It’s 2016, and Apple’s mysterious, oft-buzzed about car project is still tucked away under the “ideas that may or may not happen in this lifetime” section of the company’s filing cabinet. Despite a powerful rumour mill—former Apple board member Mickey Drexler once claimed it was Steve Jobs’ “dream” to make an iCar, and reports have repeatedly materialised over the years that Apple was in various stages of building its own vehicle—we’re still waiting, and the will-they-or-won’t-they nature of the project has us asking if we’ll ever see the vehicular version of Sasquatch.
So, what’s really going on with the mythical Apple car?
Apple is reportedly bringing in the big players
According to a July 25th story from the Wall Street Journal’s Daisuke Wakabayashi, Apple has tasked former executive Bob Mansfield with running Project Titan, the codename given to the project last year. Mansfield was responsible for the hardware engineering development for a number of the company’s high-profile products, including the MacBook Air and the iMac, but left the company’s executive team in 2013. He later came back to work on “special projects under CEO Tim Cook.”
On the surface, hiring someone with a track record like Mansfield’s seems like a fairly good indication that Apple is getting serious about its car. But as Wakabayashi writes, “his involvement isn’t necessarily a sign that the car project is ready to move forward at an accelerated rate,” as he’s shut down other projects before. It may simply be a sign that Apple wants someone to come in and clean up what’s reportedly a pretty messy operation.
Meanwhile, Bloomberg’s Mark Gurman and Alex Webb reported yesterday that Apple has also hired Blackberry’s Dan Dodge to work under Mansfield. Dodge co-founded QNX, which makes the “entertainment, navigation and connected-device system used by Volkswagen AG, Daimler AG, Ford Motor Co. and others,” according to Bloomberg. QNX was acquired by Blackberry in 2010.
Project Titan appears to be moving in a more technology-focused direction
According to one of Gurman and Webb’s sources, bringing on both Dodge and Mansfield is a signal that Apple is moving away from its original plan—building a vehicle—and toward one that puts self-driving software in the spotlight.
Though it doesn’t appear at this point that the company has completely eliminated plans to build its own vehicle, the switch in industry attention to autonomous technology opens up a space for Apple that didn’t necessarily exist before.
The shift in focus might not be a bad thing, either. Project Titan—which, it should be noted, has never been officially confirmed by Apple—has reportedly seen its fair share of problems. In January, Titan boss Steve Zadesky left the company, and the project found itself in the middle or a hiring freeze, according to reports at the time. Meanwhile, The Information recently claimed that the car’s original 2019 ship date had been pushed back to 2021—that is, if a car is even in the works anymore at all.

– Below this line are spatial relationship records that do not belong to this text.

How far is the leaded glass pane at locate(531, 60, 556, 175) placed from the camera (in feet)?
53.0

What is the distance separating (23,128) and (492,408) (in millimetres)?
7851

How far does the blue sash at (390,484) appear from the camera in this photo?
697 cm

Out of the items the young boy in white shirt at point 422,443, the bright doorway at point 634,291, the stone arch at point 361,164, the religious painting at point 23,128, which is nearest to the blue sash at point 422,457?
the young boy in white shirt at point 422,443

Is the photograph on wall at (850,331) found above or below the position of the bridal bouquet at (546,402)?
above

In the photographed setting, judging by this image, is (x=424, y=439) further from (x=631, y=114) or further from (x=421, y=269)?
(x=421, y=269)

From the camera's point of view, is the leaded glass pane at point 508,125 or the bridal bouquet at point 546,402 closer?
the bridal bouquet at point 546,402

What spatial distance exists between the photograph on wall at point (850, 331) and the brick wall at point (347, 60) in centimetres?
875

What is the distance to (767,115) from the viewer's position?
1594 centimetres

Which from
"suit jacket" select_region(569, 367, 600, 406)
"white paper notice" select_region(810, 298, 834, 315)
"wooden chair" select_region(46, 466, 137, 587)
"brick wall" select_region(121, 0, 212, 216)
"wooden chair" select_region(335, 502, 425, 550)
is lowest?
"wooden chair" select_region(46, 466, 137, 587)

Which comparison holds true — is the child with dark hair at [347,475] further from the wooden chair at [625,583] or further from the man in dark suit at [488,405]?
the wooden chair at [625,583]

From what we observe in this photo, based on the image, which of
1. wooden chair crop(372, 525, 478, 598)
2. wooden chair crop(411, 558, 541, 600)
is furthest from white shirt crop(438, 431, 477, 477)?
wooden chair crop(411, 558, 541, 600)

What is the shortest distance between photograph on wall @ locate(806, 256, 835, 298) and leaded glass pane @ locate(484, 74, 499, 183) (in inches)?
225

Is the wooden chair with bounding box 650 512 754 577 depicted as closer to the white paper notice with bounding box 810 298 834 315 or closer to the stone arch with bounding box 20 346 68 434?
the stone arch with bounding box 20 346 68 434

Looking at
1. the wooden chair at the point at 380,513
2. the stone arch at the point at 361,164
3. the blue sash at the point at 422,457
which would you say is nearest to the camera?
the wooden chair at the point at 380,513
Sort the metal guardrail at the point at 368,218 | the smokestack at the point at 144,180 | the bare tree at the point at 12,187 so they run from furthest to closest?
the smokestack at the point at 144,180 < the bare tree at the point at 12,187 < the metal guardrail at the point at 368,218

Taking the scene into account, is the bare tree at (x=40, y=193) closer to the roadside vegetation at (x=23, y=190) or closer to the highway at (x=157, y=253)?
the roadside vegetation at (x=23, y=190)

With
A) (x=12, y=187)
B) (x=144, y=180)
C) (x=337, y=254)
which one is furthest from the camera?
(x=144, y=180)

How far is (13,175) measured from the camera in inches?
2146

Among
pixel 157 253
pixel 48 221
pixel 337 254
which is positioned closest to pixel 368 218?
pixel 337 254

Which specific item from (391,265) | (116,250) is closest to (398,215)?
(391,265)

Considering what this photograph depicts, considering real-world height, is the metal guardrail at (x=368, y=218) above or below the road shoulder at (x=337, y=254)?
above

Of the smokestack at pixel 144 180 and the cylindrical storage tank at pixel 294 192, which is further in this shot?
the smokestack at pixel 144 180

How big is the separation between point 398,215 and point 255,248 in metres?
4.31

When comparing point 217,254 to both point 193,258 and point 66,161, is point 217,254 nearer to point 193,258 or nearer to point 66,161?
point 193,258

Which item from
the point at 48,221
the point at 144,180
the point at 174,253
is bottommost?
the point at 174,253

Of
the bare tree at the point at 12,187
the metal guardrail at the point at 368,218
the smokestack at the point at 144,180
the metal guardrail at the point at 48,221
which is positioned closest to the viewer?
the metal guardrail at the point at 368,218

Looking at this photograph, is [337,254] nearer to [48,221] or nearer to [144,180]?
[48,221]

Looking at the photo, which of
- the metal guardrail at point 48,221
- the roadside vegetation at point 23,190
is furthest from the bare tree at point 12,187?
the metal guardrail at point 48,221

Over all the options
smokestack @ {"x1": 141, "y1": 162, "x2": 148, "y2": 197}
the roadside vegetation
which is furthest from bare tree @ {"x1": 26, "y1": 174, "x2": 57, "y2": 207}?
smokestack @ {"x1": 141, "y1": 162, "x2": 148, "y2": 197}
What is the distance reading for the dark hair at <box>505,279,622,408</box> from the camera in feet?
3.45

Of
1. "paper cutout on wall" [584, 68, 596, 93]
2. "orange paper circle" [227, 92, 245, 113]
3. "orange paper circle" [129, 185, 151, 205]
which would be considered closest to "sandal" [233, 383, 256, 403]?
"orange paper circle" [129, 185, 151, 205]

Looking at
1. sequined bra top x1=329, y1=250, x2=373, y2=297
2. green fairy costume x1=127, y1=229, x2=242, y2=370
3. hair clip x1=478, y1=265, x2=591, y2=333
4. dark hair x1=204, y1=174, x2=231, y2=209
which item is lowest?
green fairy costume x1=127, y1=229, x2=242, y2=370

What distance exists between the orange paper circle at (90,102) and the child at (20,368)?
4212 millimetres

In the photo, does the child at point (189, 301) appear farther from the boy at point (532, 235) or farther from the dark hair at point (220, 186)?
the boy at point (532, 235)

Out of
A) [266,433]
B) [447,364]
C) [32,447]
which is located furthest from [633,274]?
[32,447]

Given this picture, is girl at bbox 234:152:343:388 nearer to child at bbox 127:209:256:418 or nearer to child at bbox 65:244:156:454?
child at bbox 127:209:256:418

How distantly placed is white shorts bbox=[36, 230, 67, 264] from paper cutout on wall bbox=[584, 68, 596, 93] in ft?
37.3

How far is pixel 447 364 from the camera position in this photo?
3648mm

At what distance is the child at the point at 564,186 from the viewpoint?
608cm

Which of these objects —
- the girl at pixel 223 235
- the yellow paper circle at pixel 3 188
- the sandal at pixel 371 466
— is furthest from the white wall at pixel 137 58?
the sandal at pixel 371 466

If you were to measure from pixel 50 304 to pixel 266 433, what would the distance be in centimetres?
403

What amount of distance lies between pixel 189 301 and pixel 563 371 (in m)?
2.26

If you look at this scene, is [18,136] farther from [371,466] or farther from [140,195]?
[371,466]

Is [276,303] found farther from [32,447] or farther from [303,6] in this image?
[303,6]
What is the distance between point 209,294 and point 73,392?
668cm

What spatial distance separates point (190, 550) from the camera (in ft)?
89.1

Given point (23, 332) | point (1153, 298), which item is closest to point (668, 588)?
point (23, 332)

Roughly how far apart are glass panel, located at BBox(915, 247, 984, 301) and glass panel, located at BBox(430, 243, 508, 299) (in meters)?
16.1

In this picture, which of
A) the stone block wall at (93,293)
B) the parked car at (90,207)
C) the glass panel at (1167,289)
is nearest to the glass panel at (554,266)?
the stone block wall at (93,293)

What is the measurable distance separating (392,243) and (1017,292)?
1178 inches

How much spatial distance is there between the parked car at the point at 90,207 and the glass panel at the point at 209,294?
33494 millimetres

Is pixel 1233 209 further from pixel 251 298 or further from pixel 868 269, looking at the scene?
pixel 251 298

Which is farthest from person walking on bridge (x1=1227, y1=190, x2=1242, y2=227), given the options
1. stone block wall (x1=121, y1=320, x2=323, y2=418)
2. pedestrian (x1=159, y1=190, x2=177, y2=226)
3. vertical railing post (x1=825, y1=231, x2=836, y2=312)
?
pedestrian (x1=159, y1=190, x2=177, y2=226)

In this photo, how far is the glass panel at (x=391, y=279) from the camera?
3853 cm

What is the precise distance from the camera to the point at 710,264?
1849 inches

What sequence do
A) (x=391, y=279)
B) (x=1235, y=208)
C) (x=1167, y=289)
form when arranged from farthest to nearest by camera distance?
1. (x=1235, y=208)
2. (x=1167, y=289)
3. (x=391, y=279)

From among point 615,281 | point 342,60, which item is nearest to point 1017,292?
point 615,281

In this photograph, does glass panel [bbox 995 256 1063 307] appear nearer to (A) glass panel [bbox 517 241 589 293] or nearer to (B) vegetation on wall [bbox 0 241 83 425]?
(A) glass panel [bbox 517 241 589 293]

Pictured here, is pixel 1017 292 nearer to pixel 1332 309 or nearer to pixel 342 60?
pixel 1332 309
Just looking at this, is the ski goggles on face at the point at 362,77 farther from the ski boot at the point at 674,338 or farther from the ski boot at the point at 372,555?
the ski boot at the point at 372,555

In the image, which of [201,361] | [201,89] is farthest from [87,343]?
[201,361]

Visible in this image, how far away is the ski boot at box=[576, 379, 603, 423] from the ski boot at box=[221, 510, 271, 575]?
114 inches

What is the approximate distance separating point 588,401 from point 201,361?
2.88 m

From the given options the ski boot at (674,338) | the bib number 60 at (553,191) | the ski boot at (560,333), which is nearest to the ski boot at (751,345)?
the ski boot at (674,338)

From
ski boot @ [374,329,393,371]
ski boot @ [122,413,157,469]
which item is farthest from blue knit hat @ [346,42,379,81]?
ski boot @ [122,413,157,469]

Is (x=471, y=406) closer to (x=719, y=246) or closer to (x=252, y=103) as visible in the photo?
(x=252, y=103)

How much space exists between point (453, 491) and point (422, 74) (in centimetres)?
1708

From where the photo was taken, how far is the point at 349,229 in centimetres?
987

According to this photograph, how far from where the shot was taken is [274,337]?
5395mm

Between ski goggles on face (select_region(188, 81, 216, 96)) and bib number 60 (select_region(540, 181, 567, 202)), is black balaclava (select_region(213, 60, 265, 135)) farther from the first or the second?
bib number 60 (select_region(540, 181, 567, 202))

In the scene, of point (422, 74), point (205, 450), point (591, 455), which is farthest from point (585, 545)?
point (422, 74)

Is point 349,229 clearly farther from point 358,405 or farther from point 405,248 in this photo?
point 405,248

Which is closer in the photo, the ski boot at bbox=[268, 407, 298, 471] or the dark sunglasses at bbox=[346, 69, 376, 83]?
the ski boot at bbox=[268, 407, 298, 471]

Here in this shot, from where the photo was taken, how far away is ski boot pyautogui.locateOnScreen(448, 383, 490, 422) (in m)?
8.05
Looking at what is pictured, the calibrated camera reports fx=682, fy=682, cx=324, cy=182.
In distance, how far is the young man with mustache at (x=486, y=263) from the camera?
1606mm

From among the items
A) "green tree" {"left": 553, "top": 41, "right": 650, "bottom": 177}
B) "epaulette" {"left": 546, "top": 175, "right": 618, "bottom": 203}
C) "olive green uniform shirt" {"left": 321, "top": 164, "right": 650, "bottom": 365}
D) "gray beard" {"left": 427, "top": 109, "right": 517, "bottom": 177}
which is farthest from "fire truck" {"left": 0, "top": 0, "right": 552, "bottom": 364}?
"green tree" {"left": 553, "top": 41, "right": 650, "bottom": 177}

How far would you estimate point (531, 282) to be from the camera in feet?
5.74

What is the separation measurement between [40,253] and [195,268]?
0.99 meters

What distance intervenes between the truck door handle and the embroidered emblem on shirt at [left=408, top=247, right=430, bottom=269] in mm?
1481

This isn’t the first time we’ve heard about Apple’s clandestine car operations
Recent reports have pointed to Apple’s increase in R&D spending as a sign it might finally be preparing to unleash some sort of car-related project, and last year, a few cars outfitted with LIDAR and cameras were spotted in New York and California. One of the license plates was registered to Apple, which prompted a wave of cries that finally, here was proof of the car!
As Jalopnik pointed out, however, the cars were more likely part of the Apple Maps operation.
This type of frothy excitement isn’t uncommon. Motor Trend ran a big “exclusive” on the Apple car in April that simply turned out to be a bunch of mockups of what the car might look like. Other evidence put forth has been equally—that is to say extremely—speculative.
Which brings us to an important point: Exciting and impressive rumours are still rumours, and the Apple car is a prime example.
But there is some (slightly more) convincing evidence out there
In May, Apple invested $1 billion in Didi Chuxing, a Chinese ride-hailing service. Tim Cook told Reuters the move was made partially to “learn more about certain segments of the China market.” But crucially, he added that it was also done because “we believe it will deliver a strong return for our invested capital over time as well.” Is the subtext an entry point into the big, buzzy world of transportation? Maybe.
Competitors like Google are already eager to make a dent in the market, and newcomers like Uber, Tesla, and Lyft are all trying to bridge the gap between the technology and automotive industries. It’s coming from the other side, too: Even automobile behemoths like Chrysler are getting in on the action. In January, Cook envisioned a “massive change in the industry” thanks to the rise of self-driving cars. At this stage in the game, if Apple doesn’t get in on the action itself, it doesn’t bode well for the future.
Which brings us to our final point: Apple really needs to find a new source of revenue
In April, the company posted its worst quarterly results in 13 years. Buried within that revenue decline was the news that iPhone sales have slowed down—it recorded shipments of roughly 50 million iPhones, versus 61 million last year. The iPhone is Apple’s flagship product, and if sales continue to stagnate, it’s going to need to find a fresher cash cow.
We’ll have to wait and see if the iCar—or whatever the company decides to call its mythical product—ends up filling the void. For now, at least, the rumours are back in full swing.